Friday, October 2, 2020

The Great Texas Road Trip Thank-You Tour: 62. The Most Intense Eyes I will Ever See

 I still remember this well:  It's late afternoon and the sun is at a good slant, casting great shadows across a parking lot at the edge of UTEP.  I hear my name called out.  I'm not used to that.  I live in a city where nobody outside work knows I exist.  I could go missing for weeks, maybe months, or even years, and nobody locally would notice anything except for the fact someone would have to be called in to cover my shift.  I'm a loner, so it's partly that, but mainly it's because I just moved to El Paso.  I hear my name again and turn around.

There before me is a girl with the bluest eyes I have ever seen.  They are quite startling even as she is squinting into the sun, her eyes half closed, her face sculpted by that intense El Paso winter light.  Perhaps what makes her eyes so intense is that she isn't all that blond.  Blue water is significant off a beach but blatant in an isolated desert spring.  We expect blue eyes on blonds.  Imagine that famous National Geographic picture of the Afghan girl with the green eyes.  Keep everything the same, but turn her eyes blue.  That was my first real reckoning with Michi.  Those eyes made it clear she was a force.  Had it not been for her eyes, on the outside, she would blend into the world very well.  With them, she stood out.  

Later, I would find out her writing was as startlingly beautiful as her eyes.  Her eyes caught my attention; her writing held me.  I would become mesmerized, which is actually too bad, because it made it hard for us to stay friends.

I don't remember what she said that day.  I think she said she liked my poem.  It was about drinking rum and Coke from a clear glass with a big, white Snoopy head pictured on it.  The poem wasn't very good, and I only remember it because it was the first poem I wrote for the first of many writing workshop classes at UTEP.  I'm not sure why I had rum and Coke in that glass to write about in the first place.  I did drink occasionally back then, but not at home.  Still, there it was, a poem about a clear glass with a white Snoopy head pictured on it filled with what would later blur far too many of my nights.

I don't remember what I said in return.  I'm sure it was quick and that I just wanted to get out of there.  Girls didn't approach me.  Girls didn't try to talk to me.  I think they sometimes noticed me, but my shyness was a wall which they respected.  She either didn't pick up on the wall or didn't care.  Instead, she just hopped on over it.

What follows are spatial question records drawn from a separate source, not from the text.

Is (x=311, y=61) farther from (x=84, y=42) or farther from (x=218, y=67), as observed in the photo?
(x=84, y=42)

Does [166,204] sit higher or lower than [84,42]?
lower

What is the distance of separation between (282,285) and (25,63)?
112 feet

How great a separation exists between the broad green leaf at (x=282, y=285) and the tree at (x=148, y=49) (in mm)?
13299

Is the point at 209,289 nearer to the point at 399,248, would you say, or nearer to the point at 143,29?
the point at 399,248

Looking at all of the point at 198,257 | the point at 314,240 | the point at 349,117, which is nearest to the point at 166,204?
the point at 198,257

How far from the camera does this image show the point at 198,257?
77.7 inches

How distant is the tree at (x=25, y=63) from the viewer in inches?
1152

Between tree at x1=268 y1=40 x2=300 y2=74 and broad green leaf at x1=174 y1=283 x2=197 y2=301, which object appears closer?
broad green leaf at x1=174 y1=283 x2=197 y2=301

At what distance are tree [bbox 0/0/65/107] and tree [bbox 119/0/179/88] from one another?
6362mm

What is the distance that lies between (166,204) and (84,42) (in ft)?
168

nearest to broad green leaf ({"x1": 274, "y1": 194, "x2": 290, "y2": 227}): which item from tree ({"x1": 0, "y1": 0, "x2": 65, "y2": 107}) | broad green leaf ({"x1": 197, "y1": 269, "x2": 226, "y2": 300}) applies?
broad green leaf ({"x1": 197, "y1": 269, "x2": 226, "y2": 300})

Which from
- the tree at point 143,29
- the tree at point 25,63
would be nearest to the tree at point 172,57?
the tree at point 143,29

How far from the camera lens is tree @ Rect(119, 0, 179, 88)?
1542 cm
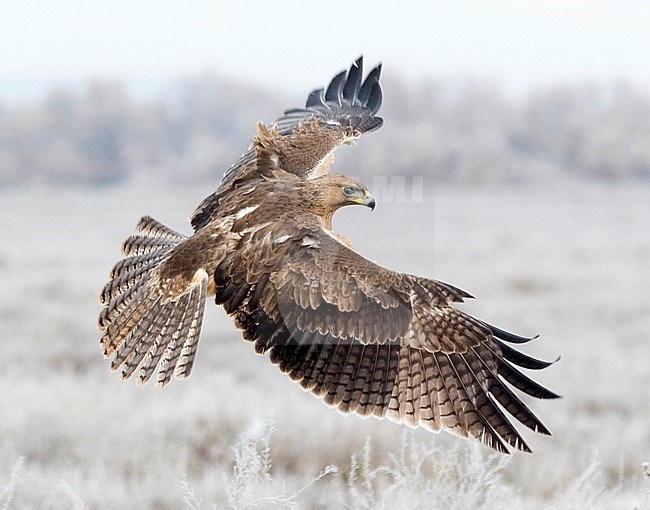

I cared enough that she did to notice she walked to a little red pick-up when we parted ways.  On the tailgate it said "Toy" instead of "Toyota".  Later, after a couple of classes together, a couple of poems written off each other's work, and a short but significant friendship, I looked for that truck everywhere, desperately hoping to look into those eyes one last time.   When that chance never came, and most of my other connections to El Paso seemed to have ended, I moved back to my hometown in Utah and eventually found Marci and the life I ultimately wanted.

Yet, there is a ghost of me still standing in that parking lot, looking into those amazing eyes.  I never fully understood them, but oh how I loved them.  I still do.  Love never dies unless someone intentionally kills it.  Instead, it hangs there suspended in time, a prayer flag flapping in a high Tibetan wind.  Now and then, between the clank and clamor of daily life, you'll see it out there beyond the horses, carts and daily commotion, still flying strong.

I wouldn't give up my present life to go back if I could.  What I have is more meaningful.  Yet, I'm grateful that flag still flies.  Life is for loves, present and past.  Day to day living, like one thin layer of sand, doesn't mean much.  Rather, the meaning is in the layers of life laid down year after year--almost unnoticed--that when later lifted up unexpectedly by a random thought leaves us standing amazed at the rich life we have lived without even noticing we were part of a great creation.  In those rare moments, we know it's not what we did or didn't accomplish that matters, but rather the people we met and the experiences we took in along the way.  

It is in this light that life is most beautiful.  It is in this light that I see Michi standing before me, squinting into the sun, as I realize in an instant those are probably the most intense eyes I will ever see.